SDGs, Targets, and Indicators

1. Which SDGs are addressed or connected to the issues highlighted in the article?

  • SDG 8: Decent Work and Economic Growth
  • SDG 9: Industry, Innovation, and Infrastructure
  • SDG 17: Partnerships for the Goals

The article discusses China’s efforts to reduce the negative list for foreign investment and boost openness in modern services. This aligns with SDG 8, which aims to promote sustained, inclusive, and sustainable economic growth, full and productive employment, and decent work for all. It also relates to SDG 9, which focuses on building resilient infrastructure, promoting inclusive and sustainable industrialization, and fostering innovation. Additionally, the article mentions collaboration and cooperation between the UK and China, which falls under SDG 17, emphasizing the importance of partnerships for achieving the goals.

2. What specific targets under those SDGs can be identified based on the article’s content?

  • Target 8.2: Achieve higher levels of economic productivity through diversification, technological upgrading, and innovation.
  • Target 9.1: Develop quality, reliable, sustainable, and resilient infrastructure.
  • Target 17.6: Enhance North-South, South-South, and triangular regional and international cooperation on and access to science, technology, and innovation.

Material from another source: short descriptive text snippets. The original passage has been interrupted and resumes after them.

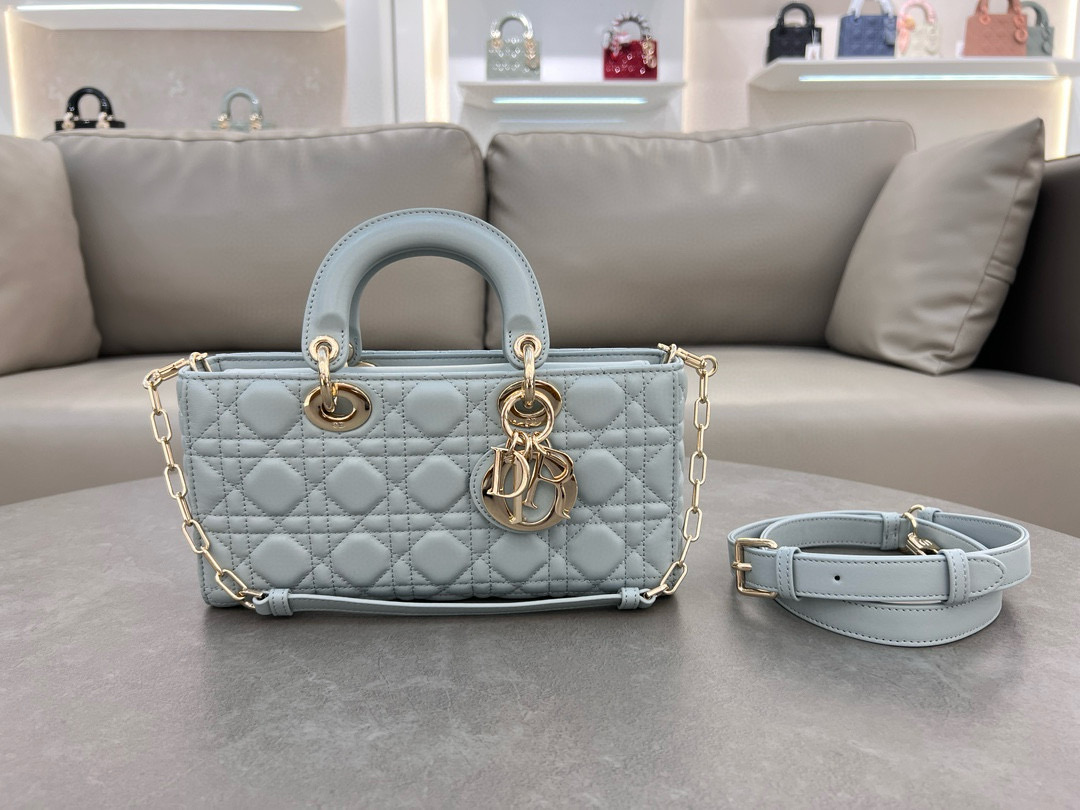 디올 M0540 레이디 백 여자가방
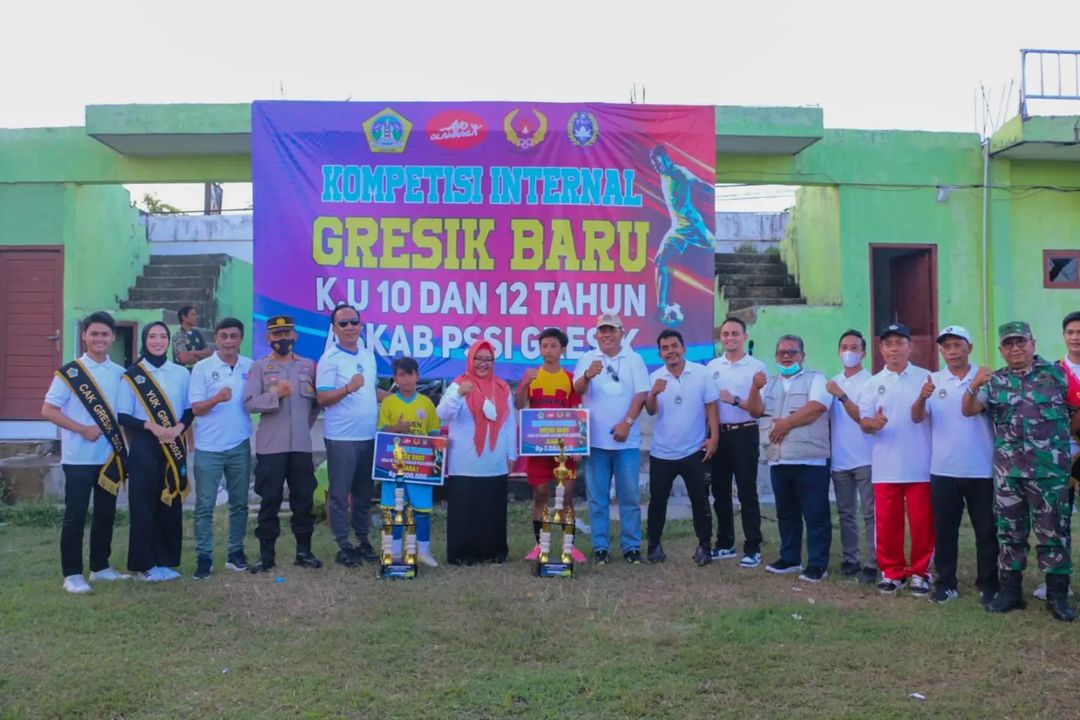 Diikuti 64 Tim Sepak Bola Se Gresik, Laga U10 dan U12 Resmi Ditutup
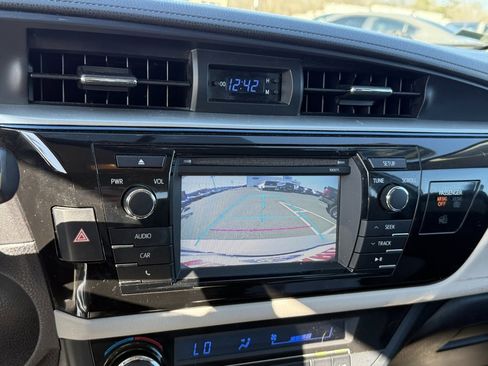 Used 2016 Toyota Corolla L image 23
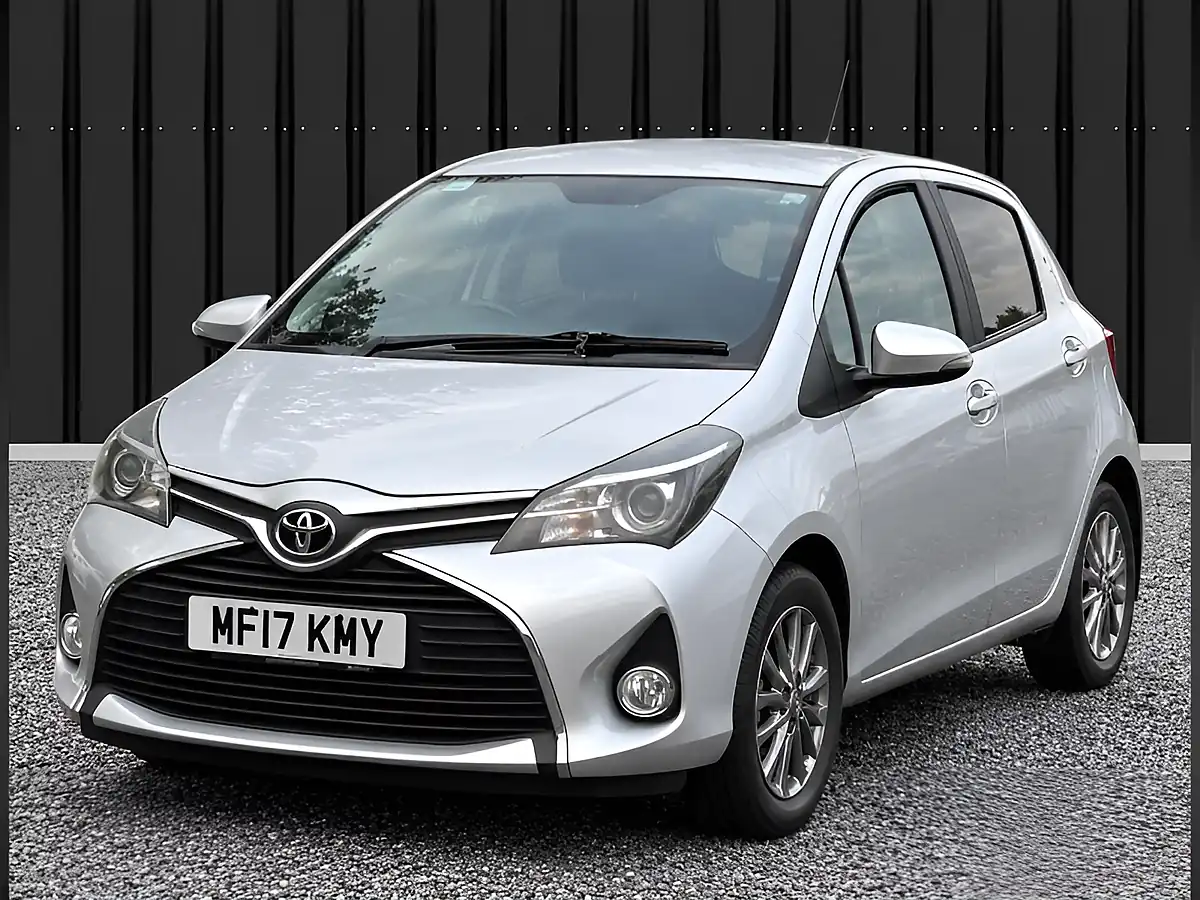Used 2017 Toyota Yaris Icon Silver - Interior and Exterior details 3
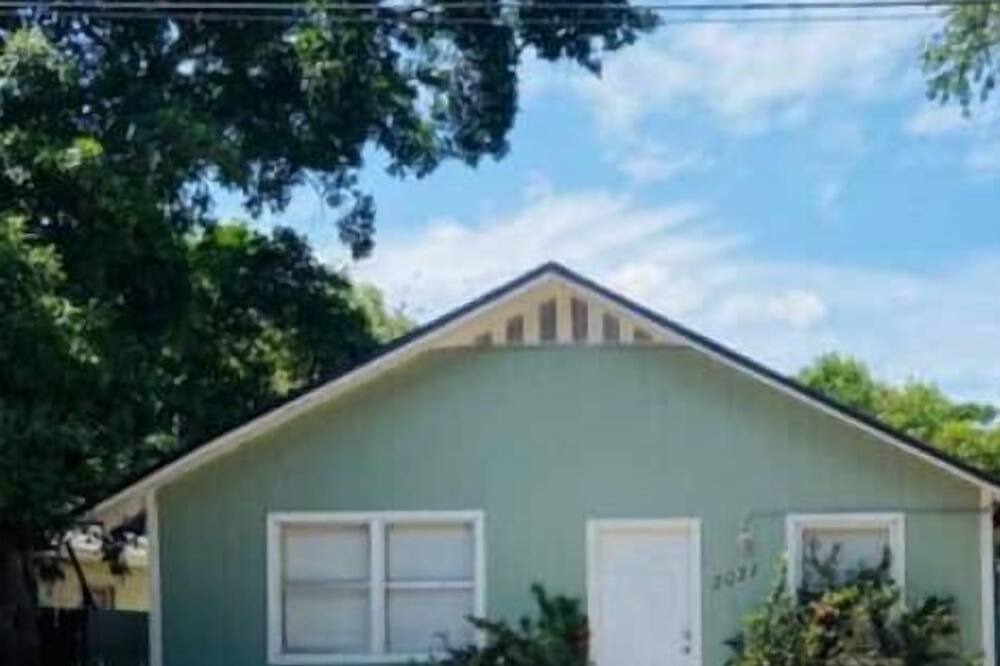 Photo of Outdoor in Park East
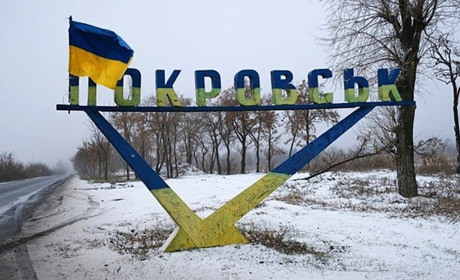 27 січня внаслідок обстрілу Покровська пошкоджено вантажний автомобіль "Укрпошти", постраждав водій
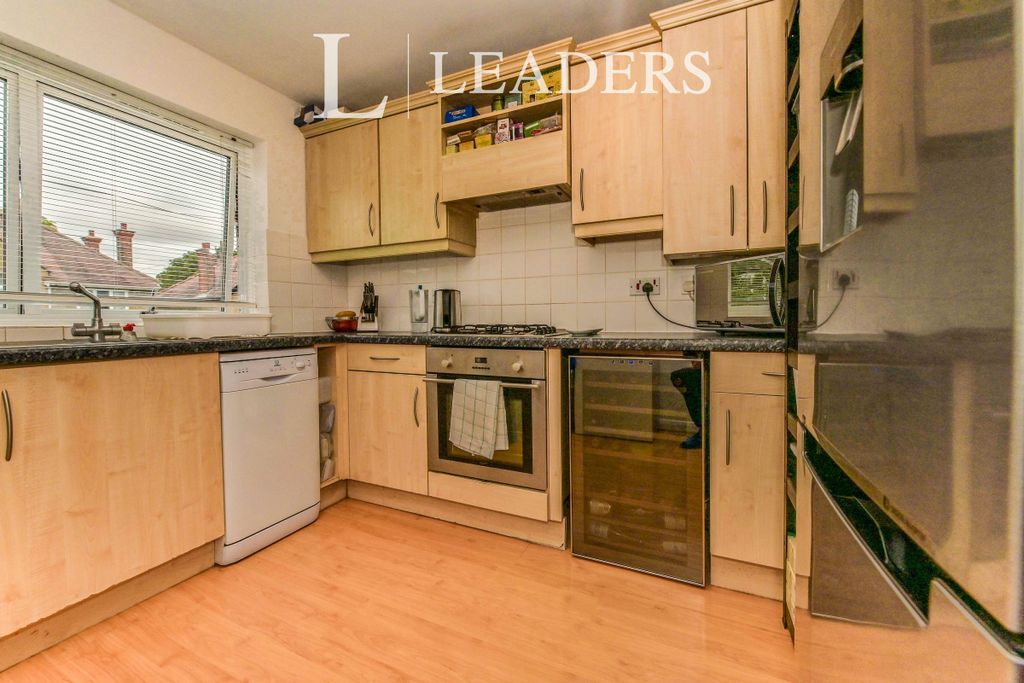 Property photo 3 of 6 Kitchen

The article highlights China’s efforts to attract foreign investment in the service sector, which aligns with Target 8.2 of SDG 8. By reducing the negative list for foreign investment, China aims to diversify its economy, upgrade technology, and promote innovation. The mention of collaboration between the UK and China also relates to Target 17.6 of SDG 17, which emphasizes international cooperation and access to science, technology, and innovation. Additionally, the development of infrastructure in China’s service industry corresponds to Target 9.1 of SDG 9.

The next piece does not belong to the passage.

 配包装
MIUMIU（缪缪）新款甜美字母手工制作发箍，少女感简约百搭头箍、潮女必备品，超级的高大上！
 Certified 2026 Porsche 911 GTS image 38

3. Are there any indicators mentioned or implied in the article that can be used to measure progress towards the identified targets?

  • Foreign direct investment (FDI) inflows
  • Growth rate of the service sector
  • Number of items on the negative list for foreign investment

The article mentions that foreign direct investment from the UK in China’s service sector has increased by 159.9 percent year-on-year. This indicates progress towards Target 8.2 of SDG 8, as it reflects higher levels of economic productivity through foreign investments. The reduction in the number of items on the negative list for foreign investment can be used as an indicator to measure progress towards Target 8.2 and SDG 8. Additionally, the growth rate of China’s service sector can serve as an indicator for measuring progress towards Target 9.1 of SDG 9.

4. Table: SDGs, Targets, and Indicators

SDGs Targets Indicators
SDG 8: Decent Work and Economic Growth Target 8.2: Achieve higher levels of economic productivity through diversification, technological upgrading, and innovation. – Foreign direct investment (FDI) inflows
– Number of items on the negative list for foreign investment
SDG 9: Industry, Innovation, and Infrastructure Target 9.1: Develop quality, reliable, sustainable, and resilient infrastructure. – Growth rate of the service sector
SDG 17: Partnerships for the Goals Target 17.6: Enhance North-South, South-South, and triangular regional and international cooperation on and access to science, technology, and innovation. – Collaboration and cooperation between countries

Behold! This splendid article springs forth from the wellspring of knowledge, shaped by a wondrous proprietary AI technology that delved into a vast ocean of data, illuminating the path towards the Sustainable Development Goals. Remember that all rights are reserved by SDG Investors LLC, empowering us to champion progress together.